### Task details:
Write the entries out again exactly; any picture among them gets left out.
[[ Exercise data, beginning ]]
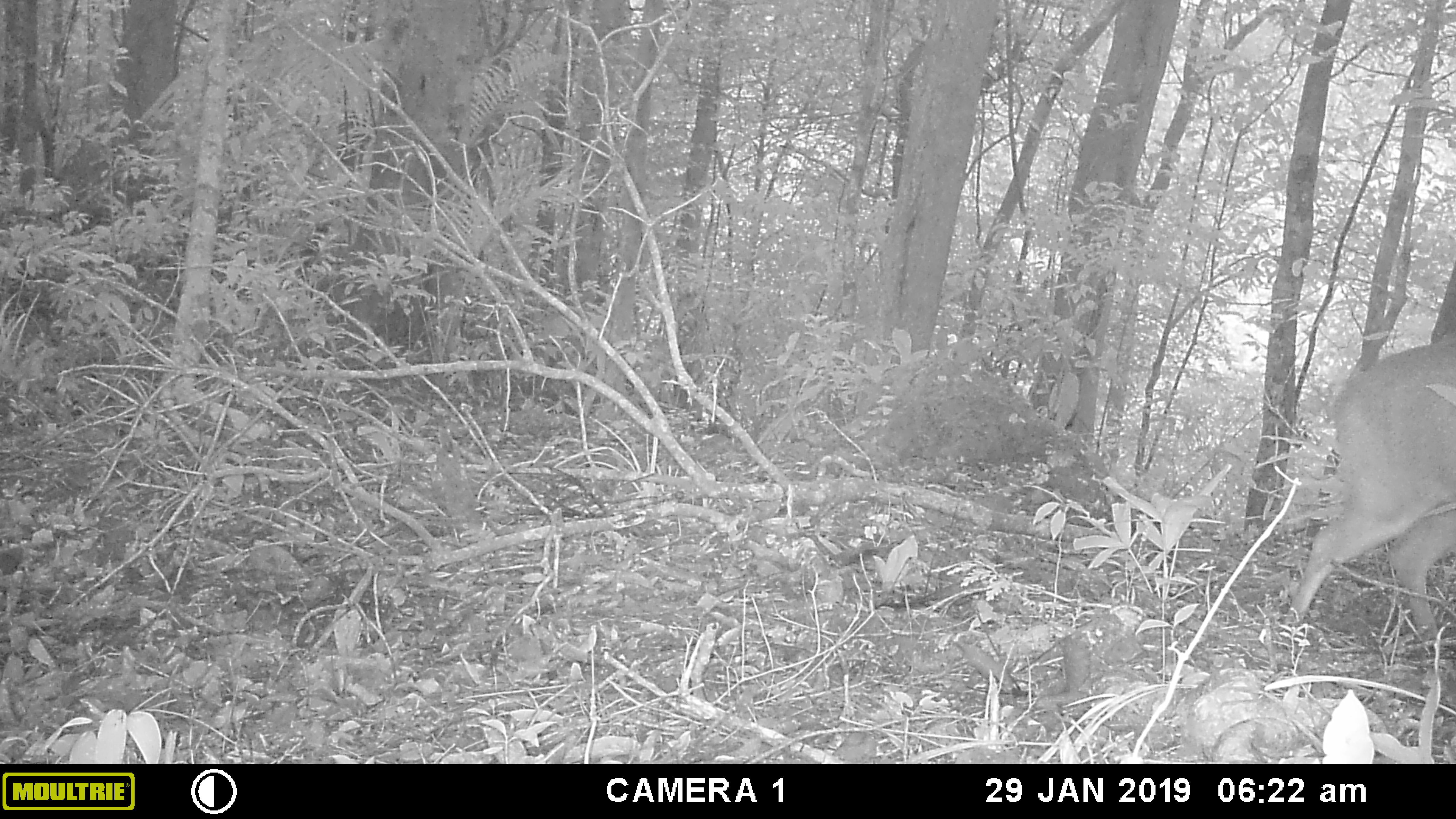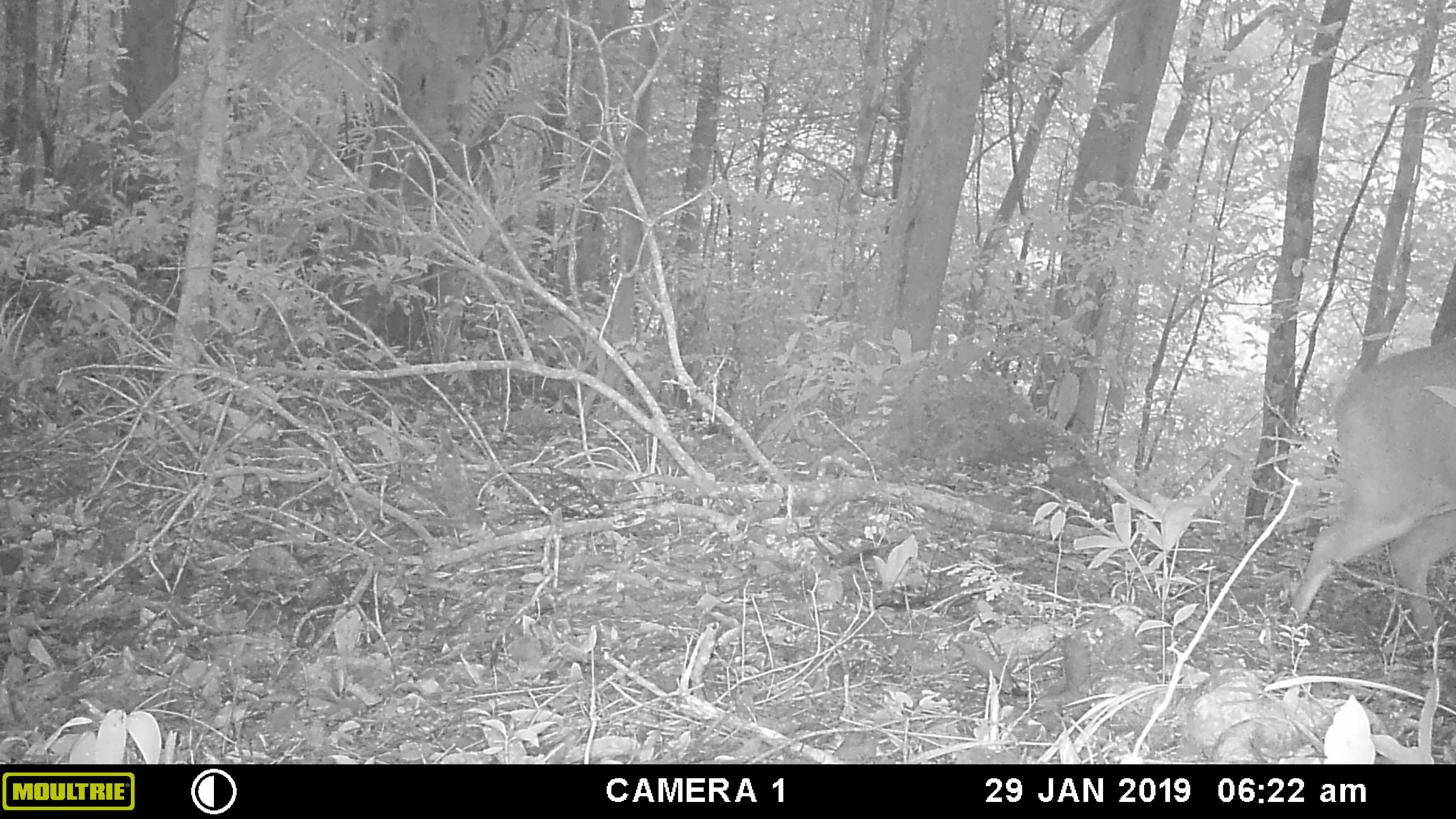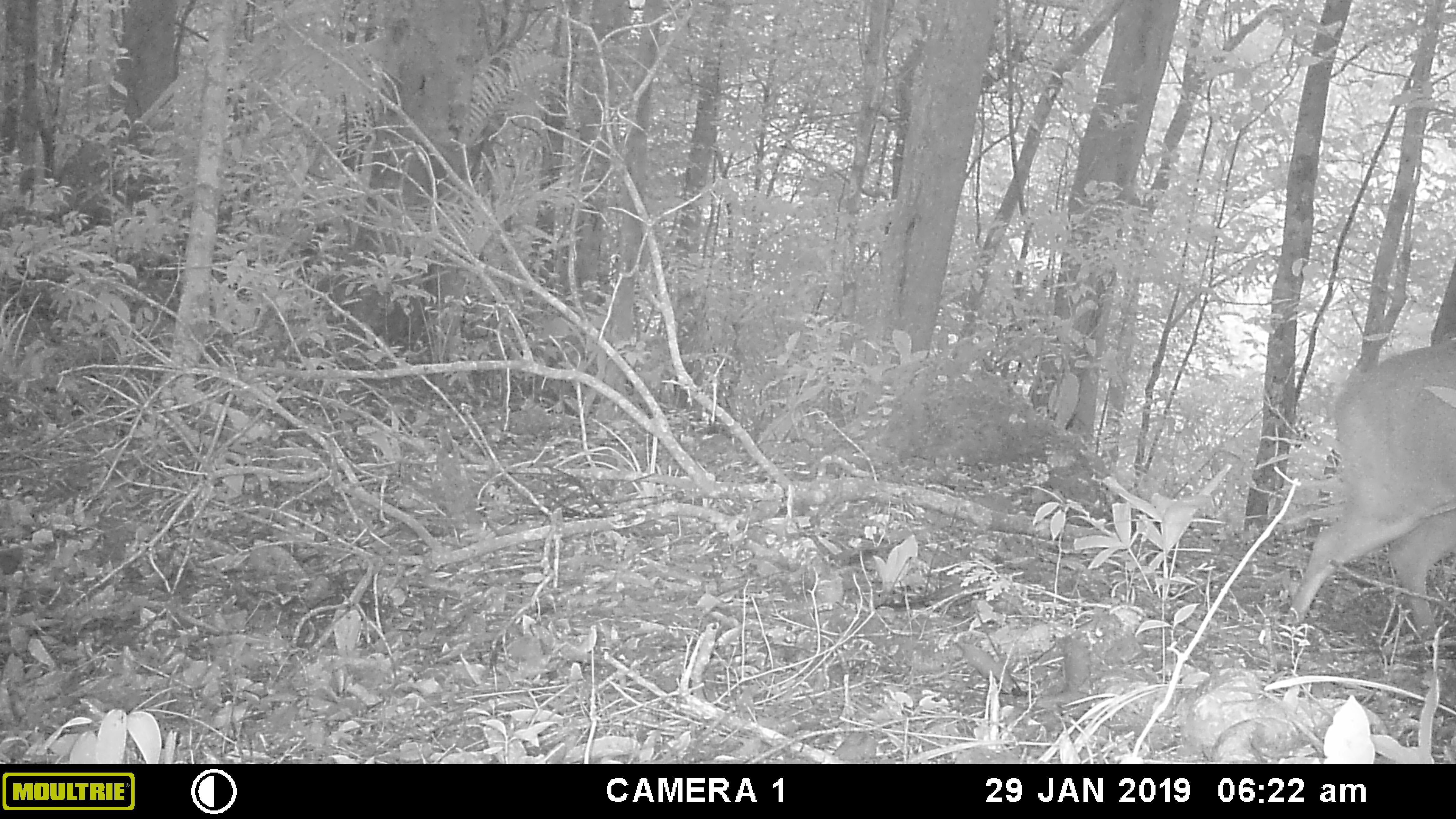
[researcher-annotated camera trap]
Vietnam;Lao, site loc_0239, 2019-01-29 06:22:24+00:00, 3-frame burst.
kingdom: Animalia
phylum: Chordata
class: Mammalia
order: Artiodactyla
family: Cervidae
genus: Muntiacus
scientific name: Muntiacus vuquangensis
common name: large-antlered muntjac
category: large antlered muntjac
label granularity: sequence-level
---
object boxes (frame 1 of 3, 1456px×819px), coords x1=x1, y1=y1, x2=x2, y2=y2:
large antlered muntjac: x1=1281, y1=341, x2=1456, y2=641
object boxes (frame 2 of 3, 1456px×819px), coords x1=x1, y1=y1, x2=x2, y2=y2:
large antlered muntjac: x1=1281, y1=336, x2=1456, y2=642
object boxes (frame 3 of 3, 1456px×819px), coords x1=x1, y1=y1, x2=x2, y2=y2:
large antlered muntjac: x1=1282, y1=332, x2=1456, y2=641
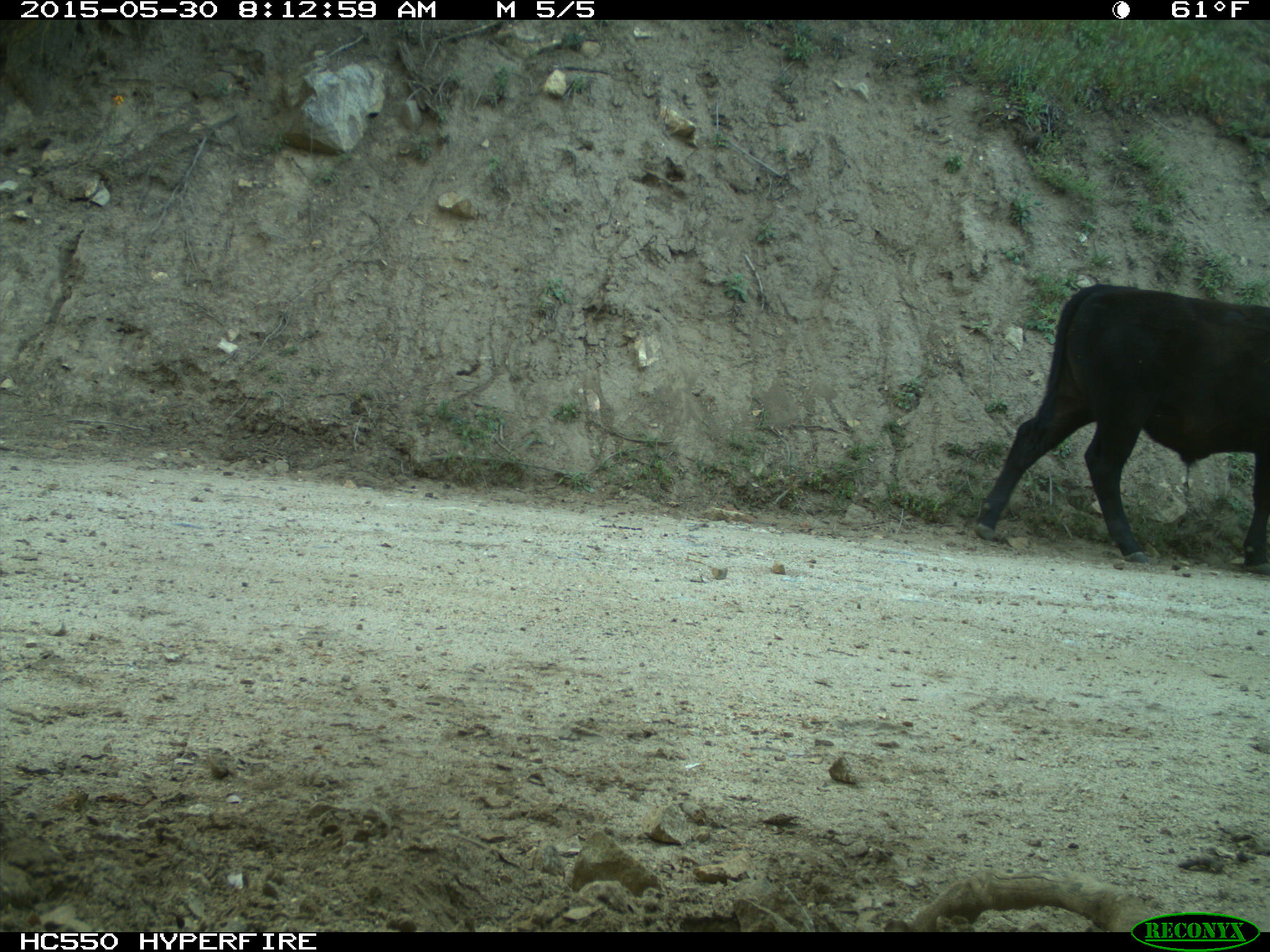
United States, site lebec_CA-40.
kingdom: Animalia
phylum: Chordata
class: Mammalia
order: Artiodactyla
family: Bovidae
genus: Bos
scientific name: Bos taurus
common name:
[[ Exercise data, end ]]
### Written response:
[researcher-annotated camera trap]
Vietnam;Lao, site loc_0239, 2019-01-29 06:22:24+00:00, 3-frame burst.
kingdom: Animalia
phylum: Chordata
class: Mammalia
order: Artiodactyla
family: Cervidae
genus: Muntiacus
scientific name: Muntiacus vuquangensis
common name: large-antlered muntjac
category: large antlered muntjac
label granularity: sequence-level
---
object boxes (frame 1 of 3, 1456px×819px), coords x1=x1, y1=y1, x2=x2, y2=y2:
large antlered muntjac: x1=1281, y1=341, x2=1456, y2=641
object boxes (frame 2 of 3, 1456px×819px), coords x1=x1, y1=y1, x2=x2, y2=y2:
large antlered muntjac: x1=1281, y1=336, x2=1456, y2=642
object boxes (frame 3 of 3, 1456px×819px), coords x1=x1, y1=y1, x2=x2, y2=y2:
large antlered muntjac: x1=1282, y1=332, x2=1456, y2=641
United States, site lebec_CA-40.
kingdom: Animalia
phylum: Chordata
class: Mammalia
order: Artiodactyla
family: Bovidae
genus: Bos
scientific name: Bos taurus
common name:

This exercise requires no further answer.